Exercise instructions = Copy the records from the line with "In the context of the" through the end of the records, substituting "image" for "photograph" and keeping everything else unchanged. Leave the pictures out of your answer.

___ Data extract ___

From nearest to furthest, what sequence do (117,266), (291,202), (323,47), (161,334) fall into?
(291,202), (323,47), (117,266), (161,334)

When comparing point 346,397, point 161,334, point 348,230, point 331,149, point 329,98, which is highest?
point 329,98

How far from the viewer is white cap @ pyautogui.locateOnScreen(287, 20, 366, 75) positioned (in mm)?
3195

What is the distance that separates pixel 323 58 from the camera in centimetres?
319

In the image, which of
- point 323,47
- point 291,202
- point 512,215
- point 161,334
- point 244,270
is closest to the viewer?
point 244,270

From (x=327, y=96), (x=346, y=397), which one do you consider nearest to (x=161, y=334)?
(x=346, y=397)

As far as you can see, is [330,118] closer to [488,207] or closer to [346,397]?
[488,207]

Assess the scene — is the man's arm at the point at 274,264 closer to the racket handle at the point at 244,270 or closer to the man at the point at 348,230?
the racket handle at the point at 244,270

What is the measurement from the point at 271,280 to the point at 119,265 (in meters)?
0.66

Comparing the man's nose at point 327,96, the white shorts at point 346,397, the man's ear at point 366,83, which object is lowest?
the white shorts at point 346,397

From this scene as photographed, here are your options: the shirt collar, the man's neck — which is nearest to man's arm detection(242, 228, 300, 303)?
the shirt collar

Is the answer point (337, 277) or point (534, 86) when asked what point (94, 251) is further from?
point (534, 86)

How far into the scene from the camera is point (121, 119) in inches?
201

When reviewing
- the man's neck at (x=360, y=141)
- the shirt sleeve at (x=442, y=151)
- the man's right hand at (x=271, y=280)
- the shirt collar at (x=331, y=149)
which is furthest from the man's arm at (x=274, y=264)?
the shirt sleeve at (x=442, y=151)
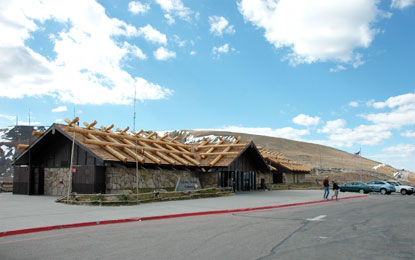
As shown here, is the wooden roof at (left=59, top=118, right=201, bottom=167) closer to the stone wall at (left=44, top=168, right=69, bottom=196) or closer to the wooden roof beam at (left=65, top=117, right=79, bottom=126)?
the wooden roof beam at (left=65, top=117, right=79, bottom=126)

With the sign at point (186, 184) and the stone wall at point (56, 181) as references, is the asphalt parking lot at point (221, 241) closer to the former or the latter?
the sign at point (186, 184)

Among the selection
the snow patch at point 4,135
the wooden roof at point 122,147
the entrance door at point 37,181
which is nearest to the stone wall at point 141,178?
the wooden roof at point 122,147

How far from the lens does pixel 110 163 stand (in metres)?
22.1

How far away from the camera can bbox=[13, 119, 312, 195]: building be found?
73.0 feet

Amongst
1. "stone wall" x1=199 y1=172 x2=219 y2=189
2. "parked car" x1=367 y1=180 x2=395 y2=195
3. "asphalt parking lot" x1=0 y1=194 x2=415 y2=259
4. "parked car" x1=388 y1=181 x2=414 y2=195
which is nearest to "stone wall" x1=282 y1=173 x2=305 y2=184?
"parked car" x1=367 y1=180 x2=395 y2=195

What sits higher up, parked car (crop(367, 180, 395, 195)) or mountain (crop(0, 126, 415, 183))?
mountain (crop(0, 126, 415, 183))

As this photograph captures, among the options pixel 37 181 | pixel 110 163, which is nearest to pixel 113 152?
pixel 110 163

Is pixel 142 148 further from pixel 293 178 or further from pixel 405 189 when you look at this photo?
pixel 293 178

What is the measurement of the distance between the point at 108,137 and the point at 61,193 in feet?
16.9

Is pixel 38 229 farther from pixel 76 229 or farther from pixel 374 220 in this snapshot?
pixel 374 220

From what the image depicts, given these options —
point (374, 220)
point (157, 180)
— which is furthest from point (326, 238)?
point (157, 180)

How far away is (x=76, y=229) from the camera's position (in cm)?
1069

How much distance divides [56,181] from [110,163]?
6057 millimetres

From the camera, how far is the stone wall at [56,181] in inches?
967
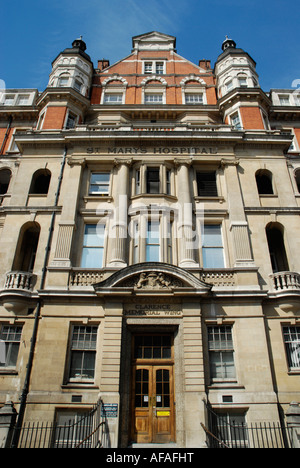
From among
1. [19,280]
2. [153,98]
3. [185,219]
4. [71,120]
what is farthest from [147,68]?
[19,280]

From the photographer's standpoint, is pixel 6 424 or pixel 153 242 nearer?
pixel 6 424

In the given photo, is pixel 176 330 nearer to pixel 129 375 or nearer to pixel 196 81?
pixel 129 375

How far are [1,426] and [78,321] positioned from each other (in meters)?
5.04

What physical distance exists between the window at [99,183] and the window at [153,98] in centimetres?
926

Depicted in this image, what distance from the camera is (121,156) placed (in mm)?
20422

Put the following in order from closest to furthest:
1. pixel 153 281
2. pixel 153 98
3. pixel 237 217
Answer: pixel 153 281 < pixel 237 217 < pixel 153 98

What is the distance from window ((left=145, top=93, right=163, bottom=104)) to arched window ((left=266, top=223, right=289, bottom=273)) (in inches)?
547

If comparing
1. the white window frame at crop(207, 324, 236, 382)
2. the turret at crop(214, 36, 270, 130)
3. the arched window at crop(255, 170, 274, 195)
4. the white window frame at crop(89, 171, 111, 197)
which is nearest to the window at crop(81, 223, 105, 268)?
the white window frame at crop(89, 171, 111, 197)

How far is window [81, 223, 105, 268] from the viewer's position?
694 inches

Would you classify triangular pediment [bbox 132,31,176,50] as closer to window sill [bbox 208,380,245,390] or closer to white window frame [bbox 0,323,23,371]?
white window frame [bbox 0,323,23,371]

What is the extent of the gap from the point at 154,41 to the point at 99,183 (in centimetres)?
1844

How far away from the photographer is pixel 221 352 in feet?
50.0

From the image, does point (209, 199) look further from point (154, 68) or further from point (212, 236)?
point (154, 68)

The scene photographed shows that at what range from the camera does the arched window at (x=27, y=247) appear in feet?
59.4
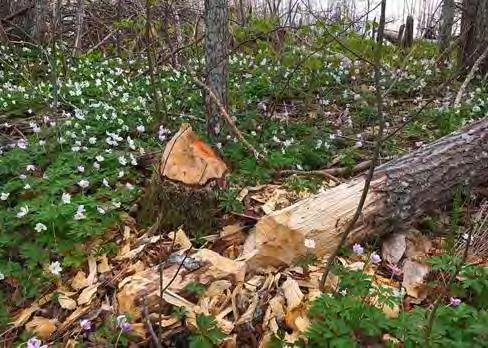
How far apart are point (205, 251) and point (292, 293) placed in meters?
0.57

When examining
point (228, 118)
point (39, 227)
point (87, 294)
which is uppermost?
point (228, 118)

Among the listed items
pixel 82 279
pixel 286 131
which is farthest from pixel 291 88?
pixel 82 279

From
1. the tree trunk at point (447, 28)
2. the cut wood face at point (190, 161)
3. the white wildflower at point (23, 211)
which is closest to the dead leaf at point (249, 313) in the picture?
the cut wood face at point (190, 161)

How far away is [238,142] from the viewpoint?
4.43 m

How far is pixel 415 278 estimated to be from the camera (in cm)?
304

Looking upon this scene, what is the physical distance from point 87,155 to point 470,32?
18.1 feet

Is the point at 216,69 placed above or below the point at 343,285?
above

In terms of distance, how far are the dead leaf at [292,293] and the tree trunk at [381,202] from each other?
184 millimetres

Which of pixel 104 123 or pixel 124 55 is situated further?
pixel 124 55

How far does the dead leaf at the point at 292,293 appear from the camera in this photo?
9.09 ft

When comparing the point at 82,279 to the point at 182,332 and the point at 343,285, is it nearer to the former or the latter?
the point at 182,332

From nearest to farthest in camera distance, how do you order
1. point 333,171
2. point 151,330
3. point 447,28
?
point 151,330
point 333,171
point 447,28

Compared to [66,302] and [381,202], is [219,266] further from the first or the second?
[381,202]

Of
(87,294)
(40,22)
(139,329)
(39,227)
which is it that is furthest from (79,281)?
(40,22)
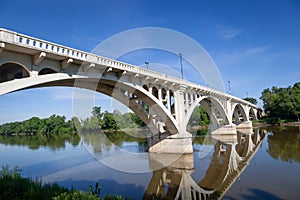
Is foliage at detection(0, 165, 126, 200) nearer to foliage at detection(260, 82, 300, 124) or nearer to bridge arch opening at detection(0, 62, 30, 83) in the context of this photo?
bridge arch opening at detection(0, 62, 30, 83)

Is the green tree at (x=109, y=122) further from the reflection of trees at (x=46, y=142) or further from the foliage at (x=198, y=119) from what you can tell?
the foliage at (x=198, y=119)

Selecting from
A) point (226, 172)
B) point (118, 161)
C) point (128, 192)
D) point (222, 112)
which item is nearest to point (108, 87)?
point (118, 161)

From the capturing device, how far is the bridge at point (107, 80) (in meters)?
9.76

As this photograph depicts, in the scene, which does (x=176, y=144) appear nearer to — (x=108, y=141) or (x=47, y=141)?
(x=108, y=141)

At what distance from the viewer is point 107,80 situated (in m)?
15.4

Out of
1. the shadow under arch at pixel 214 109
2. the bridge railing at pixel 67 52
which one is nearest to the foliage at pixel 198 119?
the shadow under arch at pixel 214 109

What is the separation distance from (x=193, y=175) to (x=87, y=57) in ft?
34.0

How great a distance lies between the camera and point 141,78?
18.3 metres

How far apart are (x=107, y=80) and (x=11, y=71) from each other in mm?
5846

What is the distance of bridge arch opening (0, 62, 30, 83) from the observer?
1074 cm

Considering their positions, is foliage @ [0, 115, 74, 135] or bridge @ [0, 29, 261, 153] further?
foliage @ [0, 115, 74, 135]

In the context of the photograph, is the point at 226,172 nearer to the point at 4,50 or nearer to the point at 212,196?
the point at 212,196

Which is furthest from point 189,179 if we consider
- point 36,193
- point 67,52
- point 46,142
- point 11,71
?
point 46,142

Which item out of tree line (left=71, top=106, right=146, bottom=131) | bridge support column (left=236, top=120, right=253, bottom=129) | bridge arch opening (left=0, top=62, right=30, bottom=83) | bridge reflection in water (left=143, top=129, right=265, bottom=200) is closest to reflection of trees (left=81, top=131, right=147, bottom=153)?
tree line (left=71, top=106, right=146, bottom=131)
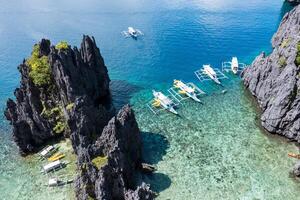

___

Task response =
In the context of the image, is the point at 226,172 nearer to the point at 4,50 or nearer to the point at 212,196?
the point at 212,196

Which is furthest from point 189,179 if we consider
- point 36,193
- point 67,52
- point 46,142
- point 11,71
?
point 46,142

Which item out of tree line (left=71, top=106, right=146, bottom=131) | bridge support column (left=236, top=120, right=253, bottom=129) | bridge arch opening (left=0, top=62, right=30, bottom=83) | bridge reflection in water (left=143, top=129, right=265, bottom=200) is closest to reflection of trees (left=81, top=131, right=147, bottom=153)?
tree line (left=71, top=106, right=146, bottom=131)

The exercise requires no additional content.